Amazon Elastic Kubernetes Service (EKS) Cluster¶
Prior to following this guide, you should have an EKS cluster set up and configured. If you do not have an EKS cluster, you can follow the Amazon EKS Getting Started Guide.
Deploy Helm Chart¶
This guide assumes that you have completed the steps in the Subscribe on AWS Marketplace section, and are currently on the "Launch this software" page in the AWS Marketplace.
- Under the "Launch target" dropdown, select "Amazon managed Kubernetes".
- Under "Launch method", select "Launch on existing cluster".
- Follow the Launch instructions given to create the AWS IAM role and Kubernetes service account.
- Follow the Launch instructions given to pull the helm chart and deploy it to your EKS cluster using your local CLI.
Warning
By default the helm chart will also launch the Stained Glass Inference Server (powered by vLLM) into your EKS cluster. Since you are using SageMaker as your upstream inference server, this is not necessary. Make sure to add --set llmApi.enabled=False
to any helm install commands. This will disable launching a self-hosted inference server. You should also set --set sgProxy.config.sagemakerEndpointName=<your endpoint name>
, so SGT Proxy will communicate with your SageMaker endpoint For example,
helm install stained-glass-engine ./stained-glass-engine --set llmApi.enabled=False --set sgProxy.config.sagemakerEndpointName=<your endpoint name>
./stained-glass-engine
to match the launch instructions from amazon.

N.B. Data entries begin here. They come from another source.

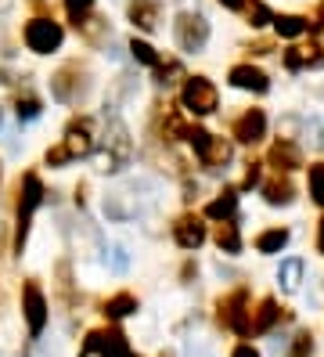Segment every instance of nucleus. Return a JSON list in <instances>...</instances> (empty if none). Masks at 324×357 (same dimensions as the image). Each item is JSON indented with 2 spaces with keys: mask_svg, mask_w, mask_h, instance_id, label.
Listing matches in <instances>:
<instances>
[{
  "mask_svg": "<svg viewBox=\"0 0 324 357\" xmlns=\"http://www.w3.org/2000/svg\"><path fill=\"white\" fill-rule=\"evenodd\" d=\"M94 149V123L86 116H76L69 119V127H65V141L47 149V166H61L69 159H79Z\"/></svg>",
  "mask_w": 324,
  "mask_h": 357,
  "instance_id": "1",
  "label": "nucleus"
},
{
  "mask_svg": "<svg viewBox=\"0 0 324 357\" xmlns=\"http://www.w3.org/2000/svg\"><path fill=\"white\" fill-rule=\"evenodd\" d=\"M43 202V184L40 177L29 170L26 177L18 181V224H15V249L22 253V245H26V235H29V220L36 213V206Z\"/></svg>",
  "mask_w": 324,
  "mask_h": 357,
  "instance_id": "2",
  "label": "nucleus"
},
{
  "mask_svg": "<svg viewBox=\"0 0 324 357\" xmlns=\"http://www.w3.org/2000/svg\"><path fill=\"white\" fill-rule=\"evenodd\" d=\"M173 36H177V47L194 54L209 44V22L199 15V11H184L177 15V26H173Z\"/></svg>",
  "mask_w": 324,
  "mask_h": 357,
  "instance_id": "3",
  "label": "nucleus"
},
{
  "mask_svg": "<svg viewBox=\"0 0 324 357\" xmlns=\"http://www.w3.org/2000/svg\"><path fill=\"white\" fill-rule=\"evenodd\" d=\"M180 101H184L187 112L209 116V112H216V105H220V94H216V87H213L206 76H187L184 79V91H180Z\"/></svg>",
  "mask_w": 324,
  "mask_h": 357,
  "instance_id": "4",
  "label": "nucleus"
},
{
  "mask_svg": "<svg viewBox=\"0 0 324 357\" xmlns=\"http://www.w3.org/2000/svg\"><path fill=\"white\" fill-rule=\"evenodd\" d=\"M26 47L29 51H36V54H51V51H58L61 47V40H65V33H61V26L54 22V18H33V22H26Z\"/></svg>",
  "mask_w": 324,
  "mask_h": 357,
  "instance_id": "5",
  "label": "nucleus"
},
{
  "mask_svg": "<svg viewBox=\"0 0 324 357\" xmlns=\"http://www.w3.org/2000/svg\"><path fill=\"white\" fill-rule=\"evenodd\" d=\"M86 87V66H79V61H65V66L51 76V94L58 101H76Z\"/></svg>",
  "mask_w": 324,
  "mask_h": 357,
  "instance_id": "6",
  "label": "nucleus"
},
{
  "mask_svg": "<svg viewBox=\"0 0 324 357\" xmlns=\"http://www.w3.org/2000/svg\"><path fill=\"white\" fill-rule=\"evenodd\" d=\"M86 354H98V357H134L130 347H126V335L116 332V328H98V332L86 335L79 357H86Z\"/></svg>",
  "mask_w": 324,
  "mask_h": 357,
  "instance_id": "7",
  "label": "nucleus"
},
{
  "mask_svg": "<svg viewBox=\"0 0 324 357\" xmlns=\"http://www.w3.org/2000/svg\"><path fill=\"white\" fill-rule=\"evenodd\" d=\"M245 300H249V292H245V289H234V292H227V296L216 303V310H220V321H224L227 328H234L238 335H249V332H252V318L245 314Z\"/></svg>",
  "mask_w": 324,
  "mask_h": 357,
  "instance_id": "8",
  "label": "nucleus"
},
{
  "mask_svg": "<svg viewBox=\"0 0 324 357\" xmlns=\"http://www.w3.org/2000/svg\"><path fill=\"white\" fill-rule=\"evenodd\" d=\"M22 314H26V325L33 335L43 332V325H47V300H43L40 285L29 278L26 285H22Z\"/></svg>",
  "mask_w": 324,
  "mask_h": 357,
  "instance_id": "9",
  "label": "nucleus"
},
{
  "mask_svg": "<svg viewBox=\"0 0 324 357\" xmlns=\"http://www.w3.org/2000/svg\"><path fill=\"white\" fill-rule=\"evenodd\" d=\"M234 141H242V144H256V141H263L267 134V116L263 109H245L242 116L234 119Z\"/></svg>",
  "mask_w": 324,
  "mask_h": 357,
  "instance_id": "10",
  "label": "nucleus"
},
{
  "mask_svg": "<svg viewBox=\"0 0 324 357\" xmlns=\"http://www.w3.org/2000/svg\"><path fill=\"white\" fill-rule=\"evenodd\" d=\"M173 238H177V245H184V249H199V245L206 242V224H202V217H194V213L177 217V224H173Z\"/></svg>",
  "mask_w": 324,
  "mask_h": 357,
  "instance_id": "11",
  "label": "nucleus"
},
{
  "mask_svg": "<svg viewBox=\"0 0 324 357\" xmlns=\"http://www.w3.org/2000/svg\"><path fill=\"white\" fill-rule=\"evenodd\" d=\"M126 11H130V22H134L137 29L151 33L162 18V0H130Z\"/></svg>",
  "mask_w": 324,
  "mask_h": 357,
  "instance_id": "12",
  "label": "nucleus"
},
{
  "mask_svg": "<svg viewBox=\"0 0 324 357\" xmlns=\"http://www.w3.org/2000/svg\"><path fill=\"white\" fill-rule=\"evenodd\" d=\"M231 83L238 91H252V94H263L270 87V79L263 69H256V66H234L231 69Z\"/></svg>",
  "mask_w": 324,
  "mask_h": 357,
  "instance_id": "13",
  "label": "nucleus"
},
{
  "mask_svg": "<svg viewBox=\"0 0 324 357\" xmlns=\"http://www.w3.org/2000/svg\"><path fill=\"white\" fill-rule=\"evenodd\" d=\"M267 159H270V166H274L277 174H288V170H295V166H302V155H299V149H295L288 137H281L274 149H270Z\"/></svg>",
  "mask_w": 324,
  "mask_h": 357,
  "instance_id": "14",
  "label": "nucleus"
},
{
  "mask_svg": "<svg viewBox=\"0 0 324 357\" xmlns=\"http://www.w3.org/2000/svg\"><path fill=\"white\" fill-rule=\"evenodd\" d=\"M281 318H288V314H281V307H277V300H259V307H256V314H252V332L256 335H263V332H270Z\"/></svg>",
  "mask_w": 324,
  "mask_h": 357,
  "instance_id": "15",
  "label": "nucleus"
},
{
  "mask_svg": "<svg viewBox=\"0 0 324 357\" xmlns=\"http://www.w3.org/2000/svg\"><path fill=\"white\" fill-rule=\"evenodd\" d=\"M263 199L270 202V206H288L292 199H295V184L288 181V177H274V181H267L263 184Z\"/></svg>",
  "mask_w": 324,
  "mask_h": 357,
  "instance_id": "16",
  "label": "nucleus"
},
{
  "mask_svg": "<svg viewBox=\"0 0 324 357\" xmlns=\"http://www.w3.org/2000/svg\"><path fill=\"white\" fill-rule=\"evenodd\" d=\"M234 209H238V192H234V188H227V192H220V195L206 206V217H213V220L224 224V220L234 217Z\"/></svg>",
  "mask_w": 324,
  "mask_h": 357,
  "instance_id": "17",
  "label": "nucleus"
},
{
  "mask_svg": "<svg viewBox=\"0 0 324 357\" xmlns=\"http://www.w3.org/2000/svg\"><path fill=\"white\" fill-rule=\"evenodd\" d=\"M199 159L209 166V170H220V166L231 162V144H227L224 137H213V141H209V149H206Z\"/></svg>",
  "mask_w": 324,
  "mask_h": 357,
  "instance_id": "18",
  "label": "nucleus"
},
{
  "mask_svg": "<svg viewBox=\"0 0 324 357\" xmlns=\"http://www.w3.org/2000/svg\"><path fill=\"white\" fill-rule=\"evenodd\" d=\"M285 66H288V69L321 66V47H317V44H310V47H288V51H285Z\"/></svg>",
  "mask_w": 324,
  "mask_h": 357,
  "instance_id": "19",
  "label": "nucleus"
},
{
  "mask_svg": "<svg viewBox=\"0 0 324 357\" xmlns=\"http://www.w3.org/2000/svg\"><path fill=\"white\" fill-rule=\"evenodd\" d=\"M134 310H137V300L130 296V292H116V296L105 303V318L119 321V318H126V314H134Z\"/></svg>",
  "mask_w": 324,
  "mask_h": 357,
  "instance_id": "20",
  "label": "nucleus"
},
{
  "mask_svg": "<svg viewBox=\"0 0 324 357\" xmlns=\"http://www.w3.org/2000/svg\"><path fill=\"white\" fill-rule=\"evenodd\" d=\"M216 245L224 249V253H238L242 249V235H238V224H231V220H224V224H216Z\"/></svg>",
  "mask_w": 324,
  "mask_h": 357,
  "instance_id": "21",
  "label": "nucleus"
},
{
  "mask_svg": "<svg viewBox=\"0 0 324 357\" xmlns=\"http://www.w3.org/2000/svg\"><path fill=\"white\" fill-rule=\"evenodd\" d=\"M285 245H288V231L285 227H270V231H263V235L256 238L259 253H281Z\"/></svg>",
  "mask_w": 324,
  "mask_h": 357,
  "instance_id": "22",
  "label": "nucleus"
},
{
  "mask_svg": "<svg viewBox=\"0 0 324 357\" xmlns=\"http://www.w3.org/2000/svg\"><path fill=\"white\" fill-rule=\"evenodd\" d=\"M274 29L285 40H295V36H302L310 29V22H307V18H299V15H281V18H274Z\"/></svg>",
  "mask_w": 324,
  "mask_h": 357,
  "instance_id": "23",
  "label": "nucleus"
},
{
  "mask_svg": "<svg viewBox=\"0 0 324 357\" xmlns=\"http://www.w3.org/2000/svg\"><path fill=\"white\" fill-rule=\"evenodd\" d=\"M277 282H281V289H285V292H295L299 282H302V260H285V264H281Z\"/></svg>",
  "mask_w": 324,
  "mask_h": 357,
  "instance_id": "24",
  "label": "nucleus"
},
{
  "mask_svg": "<svg viewBox=\"0 0 324 357\" xmlns=\"http://www.w3.org/2000/svg\"><path fill=\"white\" fill-rule=\"evenodd\" d=\"M130 51H134V58H137V61H144V66H155V69L162 66V58L155 54V47L144 44V40H137V36L130 40Z\"/></svg>",
  "mask_w": 324,
  "mask_h": 357,
  "instance_id": "25",
  "label": "nucleus"
},
{
  "mask_svg": "<svg viewBox=\"0 0 324 357\" xmlns=\"http://www.w3.org/2000/svg\"><path fill=\"white\" fill-rule=\"evenodd\" d=\"M91 8L94 0H65V11H69V22H76V29L91 18Z\"/></svg>",
  "mask_w": 324,
  "mask_h": 357,
  "instance_id": "26",
  "label": "nucleus"
},
{
  "mask_svg": "<svg viewBox=\"0 0 324 357\" xmlns=\"http://www.w3.org/2000/svg\"><path fill=\"white\" fill-rule=\"evenodd\" d=\"M310 199L317 206H324V162H314L310 166Z\"/></svg>",
  "mask_w": 324,
  "mask_h": 357,
  "instance_id": "27",
  "label": "nucleus"
},
{
  "mask_svg": "<svg viewBox=\"0 0 324 357\" xmlns=\"http://www.w3.org/2000/svg\"><path fill=\"white\" fill-rule=\"evenodd\" d=\"M15 112H18V119H36L40 116V101L33 94H18L15 98Z\"/></svg>",
  "mask_w": 324,
  "mask_h": 357,
  "instance_id": "28",
  "label": "nucleus"
},
{
  "mask_svg": "<svg viewBox=\"0 0 324 357\" xmlns=\"http://www.w3.org/2000/svg\"><path fill=\"white\" fill-rule=\"evenodd\" d=\"M184 76V69H180V61H162V66H159V83H162V87H169V83H177ZM187 79V76H184Z\"/></svg>",
  "mask_w": 324,
  "mask_h": 357,
  "instance_id": "29",
  "label": "nucleus"
},
{
  "mask_svg": "<svg viewBox=\"0 0 324 357\" xmlns=\"http://www.w3.org/2000/svg\"><path fill=\"white\" fill-rule=\"evenodd\" d=\"M314 354V335L310 332H299L295 340H292V354L288 357H310Z\"/></svg>",
  "mask_w": 324,
  "mask_h": 357,
  "instance_id": "30",
  "label": "nucleus"
},
{
  "mask_svg": "<svg viewBox=\"0 0 324 357\" xmlns=\"http://www.w3.org/2000/svg\"><path fill=\"white\" fill-rule=\"evenodd\" d=\"M249 22L252 26H267L270 22V11H267L263 0H252V4H249Z\"/></svg>",
  "mask_w": 324,
  "mask_h": 357,
  "instance_id": "31",
  "label": "nucleus"
},
{
  "mask_svg": "<svg viewBox=\"0 0 324 357\" xmlns=\"http://www.w3.org/2000/svg\"><path fill=\"white\" fill-rule=\"evenodd\" d=\"M231 357H259V350H256V347H249V343H238Z\"/></svg>",
  "mask_w": 324,
  "mask_h": 357,
  "instance_id": "32",
  "label": "nucleus"
},
{
  "mask_svg": "<svg viewBox=\"0 0 324 357\" xmlns=\"http://www.w3.org/2000/svg\"><path fill=\"white\" fill-rule=\"evenodd\" d=\"M259 184V162H249V170H245V188Z\"/></svg>",
  "mask_w": 324,
  "mask_h": 357,
  "instance_id": "33",
  "label": "nucleus"
},
{
  "mask_svg": "<svg viewBox=\"0 0 324 357\" xmlns=\"http://www.w3.org/2000/svg\"><path fill=\"white\" fill-rule=\"evenodd\" d=\"M249 51H252V54H270V51H274V44H270V40H256V44H252Z\"/></svg>",
  "mask_w": 324,
  "mask_h": 357,
  "instance_id": "34",
  "label": "nucleus"
},
{
  "mask_svg": "<svg viewBox=\"0 0 324 357\" xmlns=\"http://www.w3.org/2000/svg\"><path fill=\"white\" fill-rule=\"evenodd\" d=\"M220 4H224V8H231V11H238V8H245L249 0H220Z\"/></svg>",
  "mask_w": 324,
  "mask_h": 357,
  "instance_id": "35",
  "label": "nucleus"
},
{
  "mask_svg": "<svg viewBox=\"0 0 324 357\" xmlns=\"http://www.w3.org/2000/svg\"><path fill=\"white\" fill-rule=\"evenodd\" d=\"M317 249L324 253V220H321V231H317Z\"/></svg>",
  "mask_w": 324,
  "mask_h": 357,
  "instance_id": "36",
  "label": "nucleus"
},
{
  "mask_svg": "<svg viewBox=\"0 0 324 357\" xmlns=\"http://www.w3.org/2000/svg\"><path fill=\"white\" fill-rule=\"evenodd\" d=\"M317 18H321V22H324V4H321V8H317Z\"/></svg>",
  "mask_w": 324,
  "mask_h": 357,
  "instance_id": "37",
  "label": "nucleus"
},
{
  "mask_svg": "<svg viewBox=\"0 0 324 357\" xmlns=\"http://www.w3.org/2000/svg\"><path fill=\"white\" fill-rule=\"evenodd\" d=\"M29 4H33V8H43V0H29Z\"/></svg>",
  "mask_w": 324,
  "mask_h": 357,
  "instance_id": "38",
  "label": "nucleus"
}]
</instances>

Inference using Stained Glass Proxy¶
Connecting to Stained Glass Proxy¶
The Helm Chart deployment supports an ingress controller, if desired, which can be enabled via .Values.sgProxy.ingress.enabled
.
You can test your connection using its built-in Swagger UI at the /docs
endpoint.
Interacting with the Stained Glass Proxy API¶
Once you can connect to the Stained Glass Proxy service, you can interact with its REST API to perform inference (see the API Reference for more details). The REST API is OpenAI-compatible, so you can use tools such as OpenAI's client or LangChain to interact with the service. See Tutorials for examples of how to use the service.